Generative AI is cool, but let’s not forget its human and environmental costs.

Over the past few months, the field of artificial intelligence has seen rapid growth, with wave after wave of new models such as Dall-E and GPT-4 appearing one after another. Exciting new models, products and tools are promised every week. It’s easy to get carried away by waves of hype, but these brilliant opportunities come at a cost to society and the planet.

Drawbacks include the environmental cost of mining rare minerals, the human cost of the time-consuming data annotation process, and the growing financial investment required to train AI models as they include more parameters.
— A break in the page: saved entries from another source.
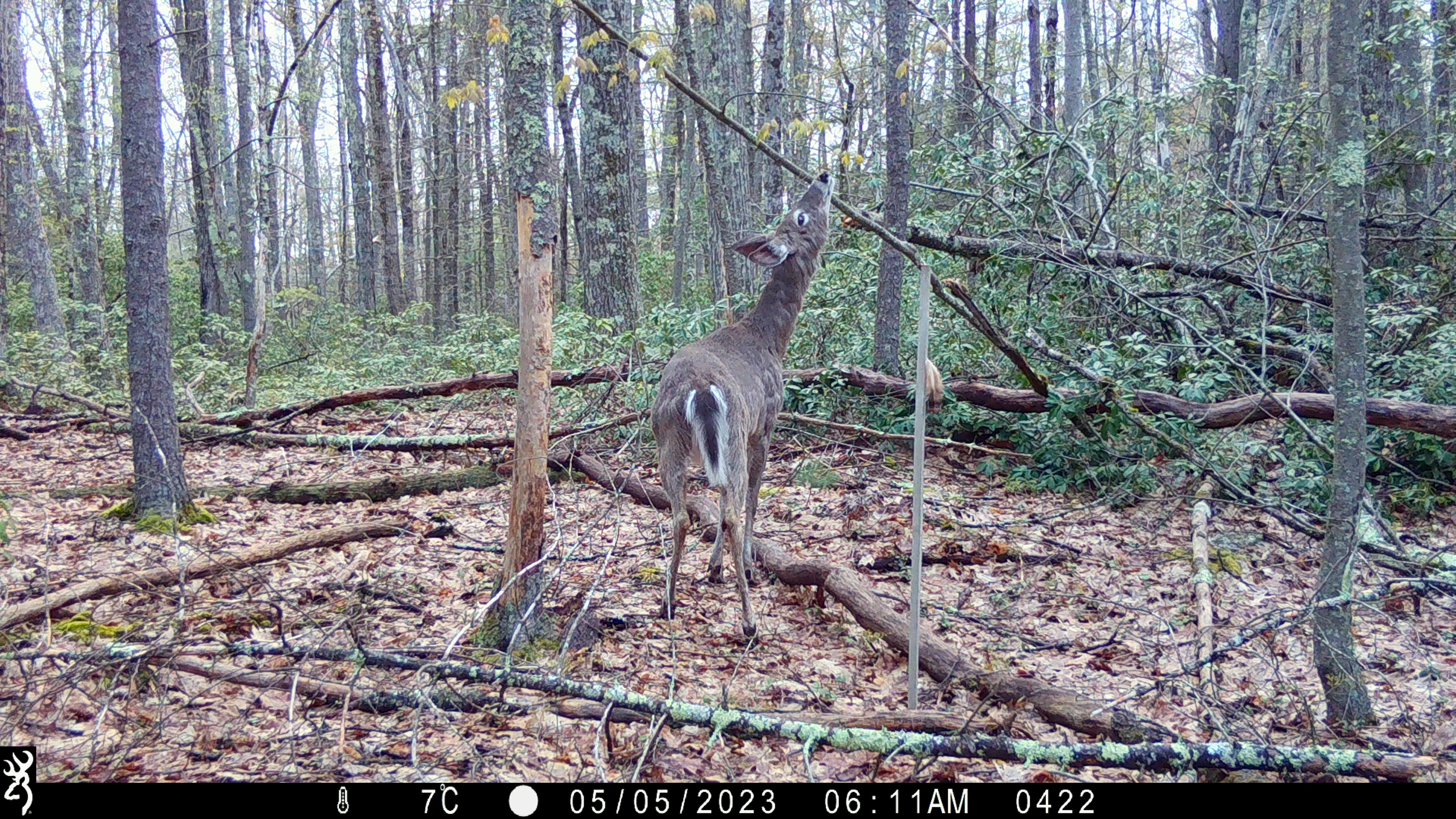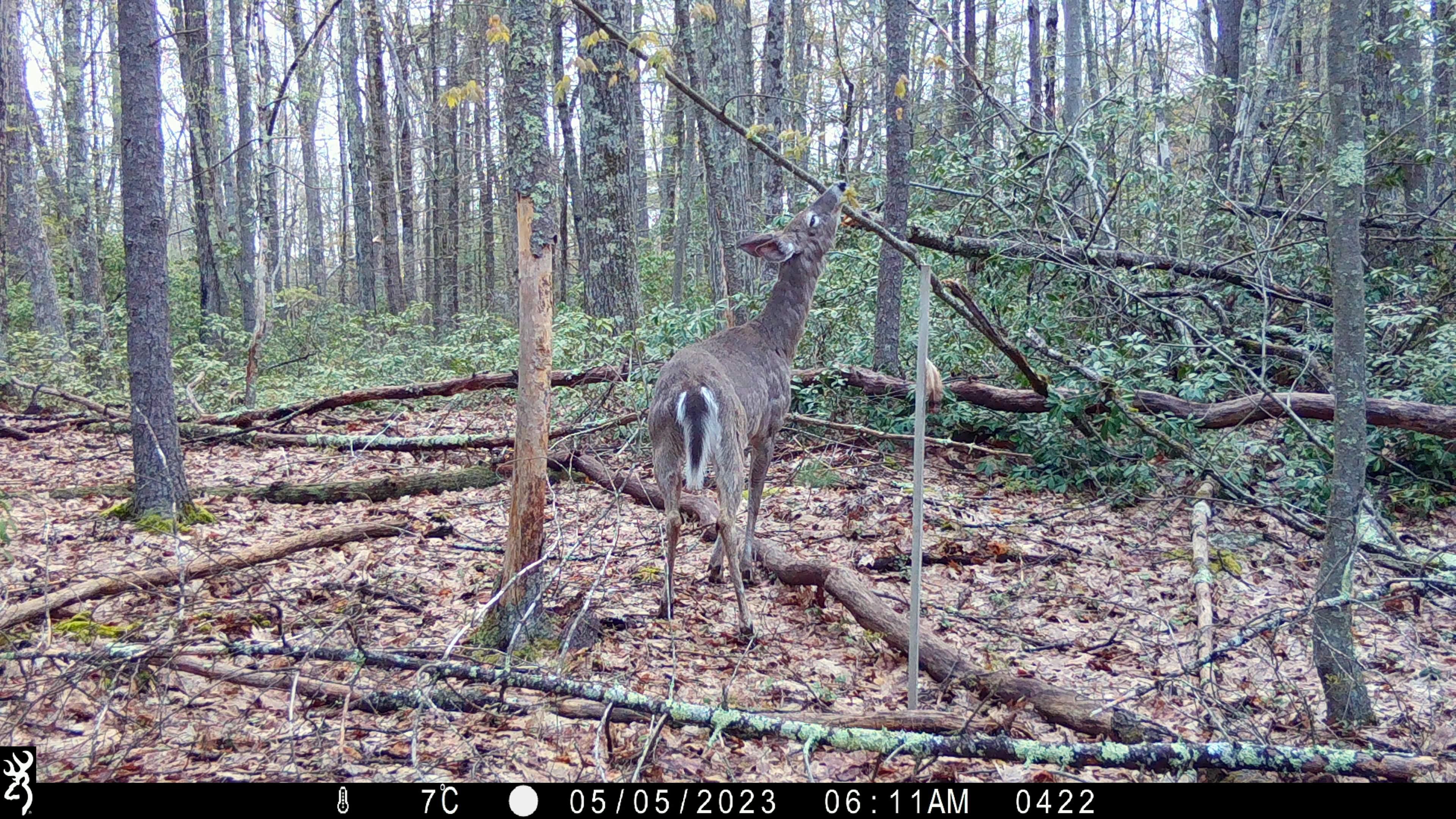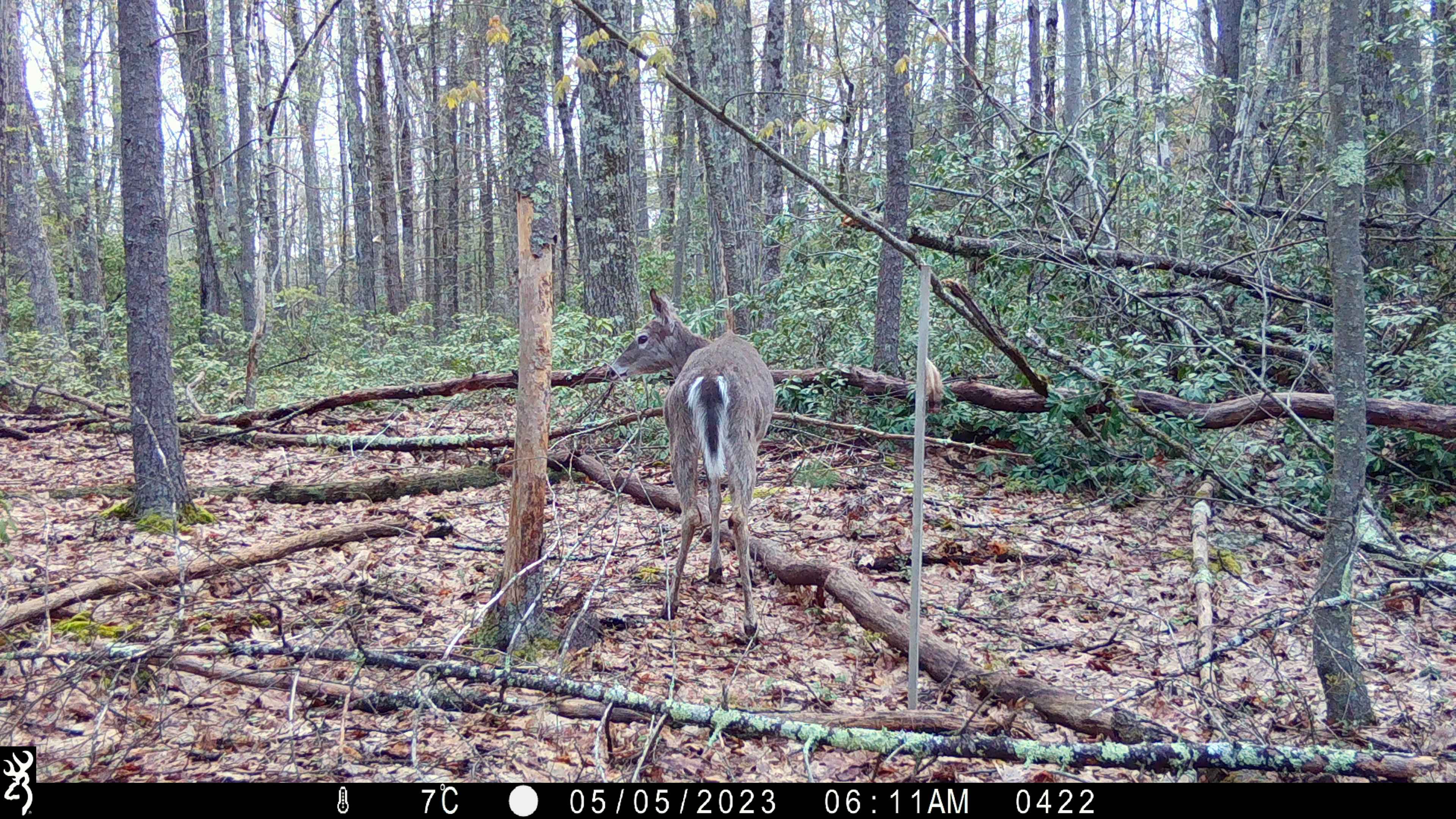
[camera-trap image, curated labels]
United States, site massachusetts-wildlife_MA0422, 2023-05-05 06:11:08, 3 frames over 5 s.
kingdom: Animalia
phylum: Chordata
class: Mammalia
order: Artiodactyla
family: Cervidae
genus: Odocoileus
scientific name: Odocoileus virginianus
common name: white-tailed deer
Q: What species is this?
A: White-tailed deer (Odocoileus virginianus).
Let’s take a look at the innovations that have led to the latest generations of these models and have driven up the costs associated with them.

Large Models

AI models have gotten bigger in recent years, with researchers now measuring their size in hundreds of billions of parameters. “Parameters”are internal relationships used in models to learn patterns based on training data.

For large language models (LLMs) like ChatGPT, we’ve increased the number of parameters from 100 million in 2018 to 500 billion in 2023 thanks to Google’s PaLM model. The theory behind this growth is that models with more parameters should have better performance even on tasks they were not originally trained on, although this hypothesis remains unproven.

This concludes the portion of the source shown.